Spatial relation data
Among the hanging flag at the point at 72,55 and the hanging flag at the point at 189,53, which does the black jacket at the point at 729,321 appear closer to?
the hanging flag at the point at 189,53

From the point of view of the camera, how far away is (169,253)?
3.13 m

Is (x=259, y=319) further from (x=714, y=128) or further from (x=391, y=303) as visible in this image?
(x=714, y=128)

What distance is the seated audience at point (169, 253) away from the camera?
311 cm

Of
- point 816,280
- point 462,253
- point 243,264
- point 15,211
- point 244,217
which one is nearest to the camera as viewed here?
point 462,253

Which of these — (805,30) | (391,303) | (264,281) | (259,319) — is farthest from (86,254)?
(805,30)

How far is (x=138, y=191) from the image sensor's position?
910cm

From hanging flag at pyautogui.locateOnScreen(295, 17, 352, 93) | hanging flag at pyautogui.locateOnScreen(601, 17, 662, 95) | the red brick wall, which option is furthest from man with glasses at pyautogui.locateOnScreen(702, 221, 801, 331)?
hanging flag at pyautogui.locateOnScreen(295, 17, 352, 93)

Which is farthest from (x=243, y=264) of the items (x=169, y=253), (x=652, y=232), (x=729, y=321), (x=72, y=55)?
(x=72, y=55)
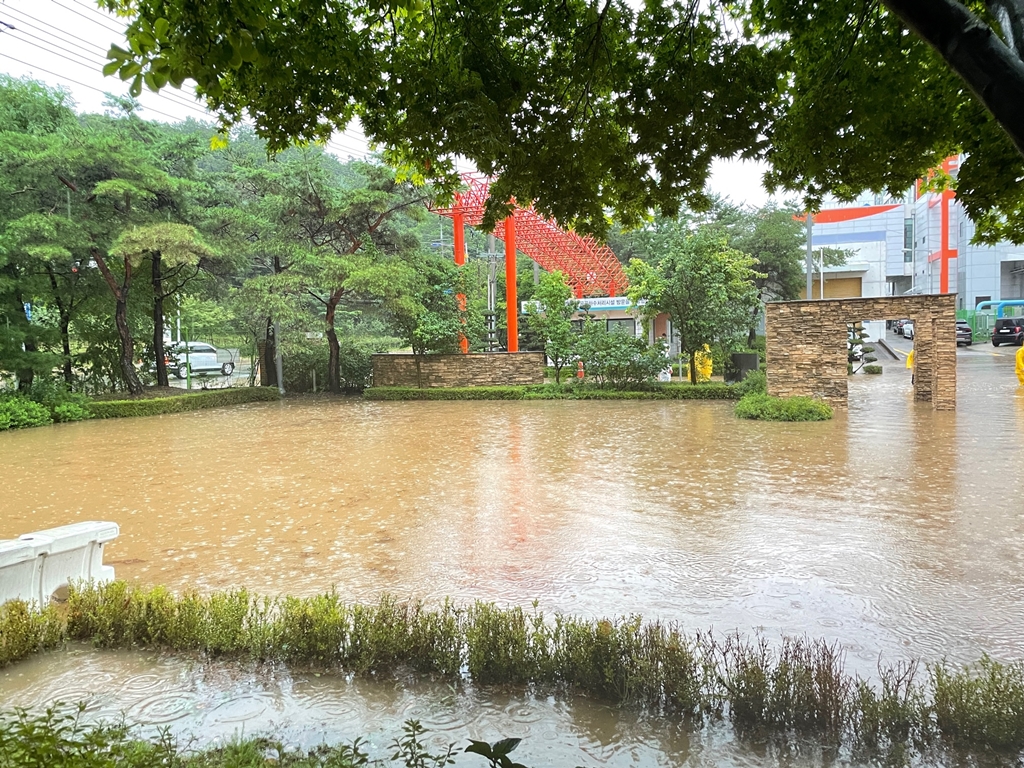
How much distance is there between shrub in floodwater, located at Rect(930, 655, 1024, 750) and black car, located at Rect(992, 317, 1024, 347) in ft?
115

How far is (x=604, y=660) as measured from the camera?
152 inches

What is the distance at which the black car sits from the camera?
104 feet

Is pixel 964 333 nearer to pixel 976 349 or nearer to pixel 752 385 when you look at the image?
pixel 976 349

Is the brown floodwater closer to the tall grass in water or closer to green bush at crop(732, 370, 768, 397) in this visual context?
the tall grass in water

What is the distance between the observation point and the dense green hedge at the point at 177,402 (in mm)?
18562

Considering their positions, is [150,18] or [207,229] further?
[207,229]

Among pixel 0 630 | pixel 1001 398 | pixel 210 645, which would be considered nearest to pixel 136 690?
pixel 210 645

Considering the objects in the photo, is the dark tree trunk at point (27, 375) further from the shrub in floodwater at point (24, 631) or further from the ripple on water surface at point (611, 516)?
the shrub in floodwater at point (24, 631)

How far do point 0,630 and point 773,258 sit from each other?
98.8 ft

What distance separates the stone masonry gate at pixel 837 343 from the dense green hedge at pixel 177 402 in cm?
1620

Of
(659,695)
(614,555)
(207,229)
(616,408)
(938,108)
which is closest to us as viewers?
(659,695)

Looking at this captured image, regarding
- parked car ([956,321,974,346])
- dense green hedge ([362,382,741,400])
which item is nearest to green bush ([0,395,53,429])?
dense green hedge ([362,382,741,400])

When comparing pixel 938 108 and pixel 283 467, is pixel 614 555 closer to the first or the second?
pixel 938 108

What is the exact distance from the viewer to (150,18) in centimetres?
288
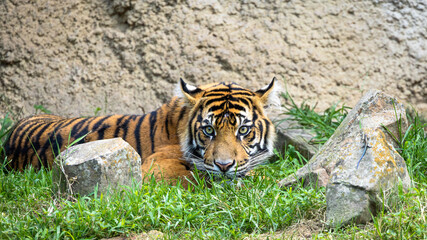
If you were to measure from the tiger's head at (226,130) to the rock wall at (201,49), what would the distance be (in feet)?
7.47

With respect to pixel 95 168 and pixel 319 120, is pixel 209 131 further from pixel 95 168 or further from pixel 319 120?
pixel 319 120

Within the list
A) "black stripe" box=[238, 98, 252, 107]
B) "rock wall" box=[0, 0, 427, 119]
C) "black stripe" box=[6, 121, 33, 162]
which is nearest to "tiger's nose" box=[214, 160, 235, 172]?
"black stripe" box=[238, 98, 252, 107]

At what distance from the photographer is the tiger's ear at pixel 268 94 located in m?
5.02

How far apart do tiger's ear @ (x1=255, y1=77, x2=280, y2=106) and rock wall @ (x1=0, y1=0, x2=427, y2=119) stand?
2283 mm

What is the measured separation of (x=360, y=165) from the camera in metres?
3.53

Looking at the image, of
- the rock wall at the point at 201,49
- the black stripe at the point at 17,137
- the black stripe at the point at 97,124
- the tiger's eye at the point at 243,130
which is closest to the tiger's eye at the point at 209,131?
the tiger's eye at the point at 243,130

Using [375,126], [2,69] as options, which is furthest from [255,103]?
[2,69]

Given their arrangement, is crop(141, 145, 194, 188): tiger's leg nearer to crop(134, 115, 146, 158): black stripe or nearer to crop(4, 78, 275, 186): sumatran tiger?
crop(4, 78, 275, 186): sumatran tiger

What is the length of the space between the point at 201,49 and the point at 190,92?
2454 millimetres

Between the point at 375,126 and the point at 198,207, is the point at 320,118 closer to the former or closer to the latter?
the point at 375,126

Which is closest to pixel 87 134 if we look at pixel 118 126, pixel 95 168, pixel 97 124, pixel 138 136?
pixel 97 124

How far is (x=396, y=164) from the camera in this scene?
363 cm

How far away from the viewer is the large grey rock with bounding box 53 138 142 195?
376 centimetres

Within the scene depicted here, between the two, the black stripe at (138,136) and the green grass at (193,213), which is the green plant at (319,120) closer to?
the green grass at (193,213)
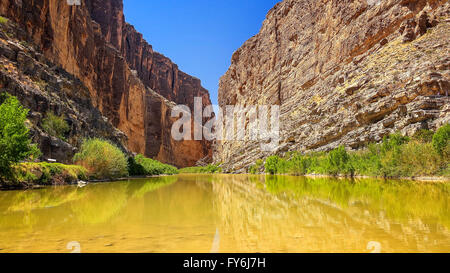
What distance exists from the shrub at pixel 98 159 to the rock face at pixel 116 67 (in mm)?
11799

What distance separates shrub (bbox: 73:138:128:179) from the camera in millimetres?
17203

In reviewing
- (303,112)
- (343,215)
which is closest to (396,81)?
(303,112)

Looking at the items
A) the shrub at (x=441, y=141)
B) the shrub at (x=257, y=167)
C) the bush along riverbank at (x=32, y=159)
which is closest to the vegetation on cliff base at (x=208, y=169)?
the shrub at (x=257, y=167)

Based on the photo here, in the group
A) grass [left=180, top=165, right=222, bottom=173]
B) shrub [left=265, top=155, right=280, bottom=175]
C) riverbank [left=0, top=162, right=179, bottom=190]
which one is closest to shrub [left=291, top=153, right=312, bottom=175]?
shrub [left=265, top=155, right=280, bottom=175]

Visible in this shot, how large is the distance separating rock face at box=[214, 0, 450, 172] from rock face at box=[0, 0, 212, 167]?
25.4 metres

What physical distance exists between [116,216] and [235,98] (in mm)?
66061

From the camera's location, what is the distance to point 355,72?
28828mm

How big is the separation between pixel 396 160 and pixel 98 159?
743 inches

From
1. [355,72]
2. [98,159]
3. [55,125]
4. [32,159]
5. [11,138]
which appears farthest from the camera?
[355,72]

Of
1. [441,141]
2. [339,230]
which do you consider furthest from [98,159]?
[441,141]

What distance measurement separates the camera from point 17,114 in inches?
409

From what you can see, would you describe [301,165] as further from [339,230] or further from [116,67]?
[116,67]

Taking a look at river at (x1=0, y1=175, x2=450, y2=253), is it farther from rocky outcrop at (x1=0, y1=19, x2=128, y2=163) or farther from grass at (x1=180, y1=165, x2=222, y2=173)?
grass at (x1=180, y1=165, x2=222, y2=173)
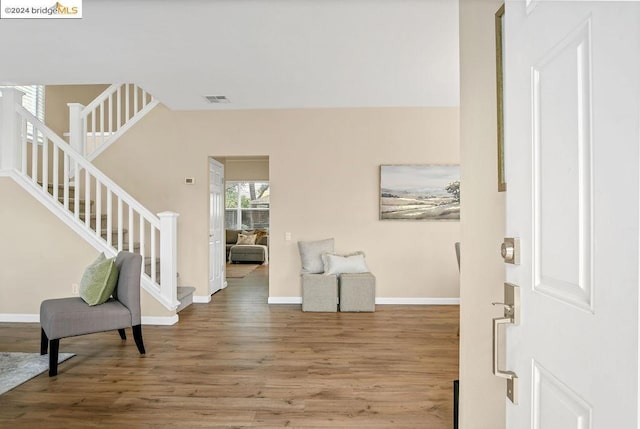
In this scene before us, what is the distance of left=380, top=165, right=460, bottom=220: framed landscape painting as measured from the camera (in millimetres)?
5340

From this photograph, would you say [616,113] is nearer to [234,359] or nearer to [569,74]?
[569,74]

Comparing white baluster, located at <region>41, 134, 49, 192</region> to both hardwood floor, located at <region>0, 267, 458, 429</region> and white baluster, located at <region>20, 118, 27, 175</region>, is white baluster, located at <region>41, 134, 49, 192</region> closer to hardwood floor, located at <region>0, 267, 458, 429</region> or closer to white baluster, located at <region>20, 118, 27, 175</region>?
white baluster, located at <region>20, 118, 27, 175</region>

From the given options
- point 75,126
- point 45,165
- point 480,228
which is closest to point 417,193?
point 480,228

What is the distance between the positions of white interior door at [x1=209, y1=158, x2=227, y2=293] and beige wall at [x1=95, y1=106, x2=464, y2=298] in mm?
339

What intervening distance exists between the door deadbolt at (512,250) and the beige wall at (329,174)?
4.45m

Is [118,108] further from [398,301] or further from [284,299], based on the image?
[398,301]

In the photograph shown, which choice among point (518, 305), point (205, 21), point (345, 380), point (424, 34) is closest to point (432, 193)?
point (424, 34)

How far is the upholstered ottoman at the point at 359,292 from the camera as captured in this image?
4887 mm

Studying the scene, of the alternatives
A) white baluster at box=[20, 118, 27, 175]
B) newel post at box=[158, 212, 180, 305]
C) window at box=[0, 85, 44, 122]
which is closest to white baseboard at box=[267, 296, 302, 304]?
newel post at box=[158, 212, 180, 305]

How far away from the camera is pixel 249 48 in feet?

#### Work required
Set down exactly what runs from the line with "In the photograph" to the last line of the data above, including both of those lines and no others.

#### Problem solution
In the photograph shown, which choice among point (518, 305), point (205, 21), point (345, 380), point (424, 34) is closest to point (432, 193)?
point (424, 34)

How far is the upholstered ottoman at the point at 359,292 from the camera as captured in this image?
4887 mm

Studying the scene, of the alternatives
A) white baluster at box=[20, 118, 27, 175]
B) newel post at box=[158, 212, 180, 305]
C) window at box=[0, 85, 44, 122]
which is closest to white baseboard at box=[267, 296, 302, 304]?
newel post at box=[158, 212, 180, 305]

How far away from the camera is pixel 249 48 in feet?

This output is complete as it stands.